Si la production a également périclité avec la raréfaction des financements européens, «on sent un frémissement aujourd’hui», estime Gaston Kaboré, l’un des grands réalisateurs du pays. «Des films à petit budget sont tournés grâce au numérique. Mais nous manquons de lieux de diffusion, qui permettraient d’entretenir une production endogène forte.» Pour lui, la réouverture du ciné Guimbi entrerait pleinement dans ce «cercle vertueux» production de films – hausse du nombre d’entrées – ouverture de salles.

«Notre projet est viable. Les salles qui existent sont pleines, et ce sont les films africains qui marchent le mieux», note Bernie Goldblat qui imagine déjà un festival annuel et a conçu avec son équipe une proposition «adaptée à son époque», soit deux salles couvertes de 306 et 156 places, la vidéo à domicile limitant de fait l’audience potentielle. Le prix du ticket dépendra du public cible. Car, à côté des projections «classiques», ce qui fut, en 1956, le premier cinéma construit dans un quartier populaire au Burkina Faso développera d’autres aspects: éducation à l’image pour les enfants, en partenariat avec l’association neuchâteloise la Lanterne magique; séances en direction des femmes du quartier… «Nous proposerons aussi un écran libre et gratuit une fois par semaine aux jeunes réalisateurs ou techniciens du pays pour montrer leur travail», ajoute Salimata Sankara, la coordinatrice adjointe du projet.

Le Festival panafricain du cinéma et de la télévision de Ouagadougou (Fespaco) est un des plus grands festivals africains de cinéma. Il se déroule tous les deux ans dans la capitale du Burkina Faso.

En plus de l’organisation du festival, la structure en charge du Fespaco (soutenue par l’Agence internationale de la francophonie et diverses agences onusiennes) met sur pied des projections à but non lucratif dans les zones rurales en partenariat avec les ONG, les associations, les écoles et autres institutions publiques et privées. Elle a également mandat de promouvoir le cinéma africain dans les festivals internationaux.

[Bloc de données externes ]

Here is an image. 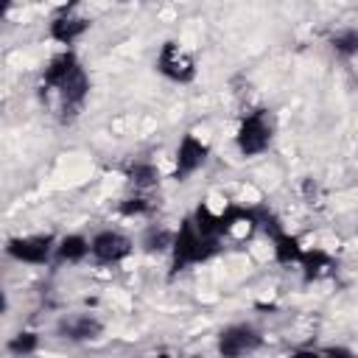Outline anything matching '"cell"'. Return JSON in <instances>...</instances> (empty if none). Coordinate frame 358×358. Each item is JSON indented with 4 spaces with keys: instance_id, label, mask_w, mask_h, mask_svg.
Instances as JSON below:
<instances>
[{
    "instance_id": "1",
    "label": "cell",
    "mask_w": 358,
    "mask_h": 358,
    "mask_svg": "<svg viewBox=\"0 0 358 358\" xmlns=\"http://www.w3.org/2000/svg\"><path fill=\"white\" fill-rule=\"evenodd\" d=\"M90 76L73 48L53 53L39 76V95L53 106L59 123H73L81 115L90 98Z\"/></svg>"
},
{
    "instance_id": "2",
    "label": "cell",
    "mask_w": 358,
    "mask_h": 358,
    "mask_svg": "<svg viewBox=\"0 0 358 358\" xmlns=\"http://www.w3.org/2000/svg\"><path fill=\"white\" fill-rule=\"evenodd\" d=\"M221 252V238H210L204 235L196 221L187 215L173 235V246H171V274L187 271L190 266H201L207 260H213Z\"/></svg>"
},
{
    "instance_id": "3",
    "label": "cell",
    "mask_w": 358,
    "mask_h": 358,
    "mask_svg": "<svg viewBox=\"0 0 358 358\" xmlns=\"http://www.w3.org/2000/svg\"><path fill=\"white\" fill-rule=\"evenodd\" d=\"M274 140V117L268 109H252L238 120L235 148L241 157H260L271 148Z\"/></svg>"
},
{
    "instance_id": "4",
    "label": "cell",
    "mask_w": 358,
    "mask_h": 358,
    "mask_svg": "<svg viewBox=\"0 0 358 358\" xmlns=\"http://www.w3.org/2000/svg\"><path fill=\"white\" fill-rule=\"evenodd\" d=\"M154 70L171 84H193L199 76L196 53L179 39H165L154 56Z\"/></svg>"
},
{
    "instance_id": "5",
    "label": "cell",
    "mask_w": 358,
    "mask_h": 358,
    "mask_svg": "<svg viewBox=\"0 0 358 358\" xmlns=\"http://www.w3.org/2000/svg\"><path fill=\"white\" fill-rule=\"evenodd\" d=\"M56 235L53 232H31V235H14L6 241V255L25 266H45L53 260L56 252Z\"/></svg>"
},
{
    "instance_id": "6",
    "label": "cell",
    "mask_w": 358,
    "mask_h": 358,
    "mask_svg": "<svg viewBox=\"0 0 358 358\" xmlns=\"http://www.w3.org/2000/svg\"><path fill=\"white\" fill-rule=\"evenodd\" d=\"M76 6H78V0H67L48 22V39H53L62 48H73L92 28V20L87 14H81Z\"/></svg>"
},
{
    "instance_id": "7",
    "label": "cell",
    "mask_w": 358,
    "mask_h": 358,
    "mask_svg": "<svg viewBox=\"0 0 358 358\" xmlns=\"http://www.w3.org/2000/svg\"><path fill=\"white\" fill-rule=\"evenodd\" d=\"M210 143L204 137H199L196 131H185L176 143V151H173V168H171V176L176 182H185L190 179L196 171L204 168V162L210 159Z\"/></svg>"
},
{
    "instance_id": "8",
    "label": "cell",
    "mask_w": 358,
    "mask_h": 358,
    "mask_svg": "<svg viewBox=\"0 0 358 358\" xmlns=\"http://www.w3.org/2000/svg\"><path fill=\"white\" fill-rule=\"evenodd\" d=\"M257 229H260V207L224 201V207L218 210V232H221V238L249 241Z\"/></svg>"
},
{
    "instance_id": "9",
    "label": "cell",
    "mask_w": 358,
    "mask_h": 358,
    "mask_svg": "<svg viewBox=\"0 0 358 358\" xmlns=\"http://www.w3.org/2000/svg\"><path fill=\"white\" fill-rule=\"evenodd\" d=\"M134 252V241L120 229H98L90 238V257L98 266H120Z\"/></svg>"
},
{
    "instance_id": "10",
    "label": "cell",
    "mask_w": 358,
    "mask_h": 358,
    "mask_svg": "<svg viewBox=\"0 0 358 358\" xmlns=\"http://www.w3.org/2000/svg\"><path fill=\"white\" fill-rule=\"evenodd\" d=\"M218 352L227 358H238V355H249L255 350L263 347V333L249 324V322H232L227 327H221L218 333Z\"/></svg>"
},
{
    "instance_id": "11",
    "label": "cell",
    "mask_w": 358,
    "mask_h": 358,
    "mask_svg": "<svg viewBox=\"0 0 358 358\" xmlns=\"http://www.w3.org/2000/svg\"><path fill=\"white\" fill-rule=\"evenodd\" d=\"M56 336L73 344H87L103 336V322L95 313H67L56 322Z\"/></svg>"
},
{
    "instance_id": "12",
    "label": "cell",
    "mask_w": 358,
    "mask_h": 358,
    "mask_svg": "<svg viewBox=\"0 0 358 358\" xmlns=\"http://www.w3.org/2000/svg\"><path fill=\"white\" fill-rule=\"evenodd\" d=\"M299 268H302L305 282H319V280H327V277L336 274V260H333L330 252H324L319 246H305Z\"/></svg>"
},
{
    "instance_id": "13",
    "label": "cell",
    "mask_w": 358,
    "mask_h": 358,
    "mask_svg": "<svg viewBox=\"0 0 358 358\" xmlns=\"http://www.w3.org/2000/svg\"><path fill=\"white\" fill-rule=\"evenodd\" d=\"M268 241H271V257L277 266H299L305 246L296 235H291L288 229H277L274 235H268Z\"/></svg>"
},
{
    "instance_id": "14",
    "label": "cell",
    "mask_w": 358,
    "mask_h": 358,
    "mask_svg": "<svg viewBox=\"0 0 358 358\" xmlns=\"http://www.w3.org/2000/svg\"><path fill=\"white\" fill-rule=\"evenodd\" d=\"M90 257V238L81 235V232H67L56 241V252H53V263H67V266H76L81 260Z\"/></svg>"
},
{
    "instance_id": "15",
    "label": "cell",
    "mask_w": 358,
    "mask_h": 358,
    "mask_svg": "<svg viewBox=\"0 0 358 358\" xmlns=\"http://www.w3.org/2000/svg\"><path fill=\"white\" fill-rule=\"evenodd\" d=\"M126 182H129L131 190L151 193L159 185V168L148 159H134V162L126 165Z\"/></svg>"
},
{
    "instance_id": "16",
    "label": "cell",
    "mask_w": 358,
    "mask_h": 358,
    "mask_svg": "<svg viewBox=\"0 0 358 358\" xmlns=\"http://www.w3.org/2000/svg\"><path fill=\"white\" fill-rule=\"evenodd\" d=\"M154 210H157L154 196L151 193H143V190H131L117 204V213L126 215V218H148V215H154Z\"/></svg>"
},
{
    "instance_id": "17",
    "label": "cell",
    "mask_w": 358,
    "mask_h": 358,
    "mask_svg": "<svg viewBox=\"0 0 358 358\" xmlns=\"http://www.w3.org/2000/svg\"><path fill=\"white\" fill-rule=\"evenodd\" d=\"M327 48L338 56V59H355L358 56V28L347 25V28H336L327 36Z\"/></svg>"
},
{
    "instance_id": "18",
    "label": "cell",
    "mask_w": 358,
    "mask_h": 358,
    "mask_svg": "<svg viewBox=\"0 0 358 358\" xmlns=\"http://www.w3.org/2000/svg\"><path fill=\"white\" fill-rule=\"evenodd\" d=\"M173 235H176V229H165V227H148L145 229V235H143V241H140V246L145 249V252H171V246H173Z\"/></svg>"
},
{
    "instance_id": "19",
    "label": "cell",
    "mask_w": 358,
    "mask_h": 358,
    "mask_svg": "<svg viewBox=\"0 0 358 358\" xmlns=\"http://www.w3.org/2000/svg\"><path fill=\"white\" fill-rule=\"evenodd\" d=\"M36 350H39V333H34V330H20L17 336H11L6 341V352L8 355H17V358L34 355Z\"/></svg>"
},
{
    "instance_id": "20",
    "label": "cell",
    "mask_w": 358,
    "mask_h": 358,
    "mask_svg": "<svg viewBox=\"0 0 358 358\" xmlns=\"http://www.w3.org/2000/svg\"><path fill=\"white\" fill-rule=\"evenodd\" d=\"M190 218L196 221V227H199L204 235H210V238H221V232H218V210H213L210 201H199Z\"/></svg>"
},
{
    "instance_id": "21",
    "label": "cell",
    "mask_w": 358,
    "mask_h": 358,
    "mask_svg": "<svg viewBox=\"0 0 358 358\" xmlns=\"http://www.w3.org/2000/svg\"><path fill=\"white\" fill-rule=\"evenodd\" d=\"M11 8V0H3V11H8Z\"/></svg>"
}]
</instances>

Dès ses débuts, la manifestation a été liée au mouvement culturel des années 1960 à 1980 très marqué par l’anti-impérialisme des cinéastes. Rendez-vous important pour la structuration du tissu culturel africain et panafricain, le Fespaco reste la principale vitrine pour les cinéastes issus du continent noir, même s’il n’est plus le seul tremplin pour les réalisateurs qui préfèrent souvent que leurs œuvres soient présentées aux festivals de films du Sud dans les pays du Nord.

A votre bon cœur!

Coût total de la réhabilitation: presque 370 millions de francs CFA (694’000 francs suisses). L’Association de soutien du cinéma au Burkina Faso, créée pour l’occasion, ne part pas seule dans l’aventure. Avant de lancer la collecte de fonds lors du dernier festival Black Movie à Genève, l’équipe a effectué une tournée en Europe qui s’est avérée – compte-tenu de la nationalité de son instigateur et des nombreux liens culturels entre les deux pays – particulièrement fructueuse en Suisse: le Festival Cinémas d’Afrique de Lausanne, qui héberge la petite association, le Ciné Air Nyon, le Bio de Carouge, et d’autres apportent un soutien concret sur la communication. Tandis que la Coopération suisse s’est engagée à participer à l’achat du terrain.

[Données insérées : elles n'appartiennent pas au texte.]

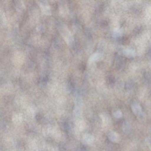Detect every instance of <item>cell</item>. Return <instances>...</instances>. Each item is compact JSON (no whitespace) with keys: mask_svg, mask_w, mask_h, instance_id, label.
Returning <instances> with one entry per match:
<instances>
[{"mask_svg":"<svg viewBox=\"0 0 151 151\" xmlns=\"http://www.w3.org/2000/svg\"><path fill=\"white\" fill-rule=\"evenodd\" d=\"M109 138L111 141L114 142H118L120 139V137L119 134L114 132L109 133Z\"/></svg>","mask_w":151,"mask_h":151,"instance_id":"obj_1","label":"cell"},{"mask_svg":"<svg viewBox=\"0 0 151 151\" xmlns=\"http://www.w3.org/2000/svg\"><path fill=\"white\" fill-rule=\"evenodd\" d=\"M132 112L136 115H139V114L142 113V109L141 107L137 104H134L132 106Z\"/></svg>","mask_w":151,"mask_h":151,"instance_id":"obj_2","label":"cell"},{"mask_svg":"<svg viewBox=\"0 0 151 151\" xmlns=\"http://www.w3.org/2000/svg\"><path fill=\"white\" fill-rule=\"evenodd\" d=\"M113 115L116 118H121L122 116V112L121 111L118 110L114 112Z\"/></svg>","mask_w":151,"mask_h":151,"instance_id":"obj_3","label":"cell"},{"mask_svg":"<svg viewBox=\"0 0 151 151\" xmlns=\"http://www.w3.org/2000/svg\"><path fill=\"white\" fill-rule=\"evenodd\" d=\"M138 118L140 120H144V119H145V116L143 114V113H141V114H139V115L137 116Z\"/></svg>","mask_w":151,"mask_h":151,"instance_id":"obj_4","label":"cell"}]
</instances>
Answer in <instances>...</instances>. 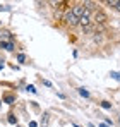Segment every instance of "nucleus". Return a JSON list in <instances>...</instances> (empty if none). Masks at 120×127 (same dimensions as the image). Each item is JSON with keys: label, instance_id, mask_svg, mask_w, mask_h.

«Nous sommes aussi très soutenus localement, tient cependant à préciser Bernie Goldblat. Même si l’Etat burkinabè a peu de moyens, on nous a promis de faciliter nos démarches et de nous exempter de certaines taxes.» Et lors du Fespaco qui débute le samedi 23 février, un spot de promotion sera diffusé avant chaque film en sélection officielle. Un bon coup de projecteur, pour une ouverture espérée en septembre 2014.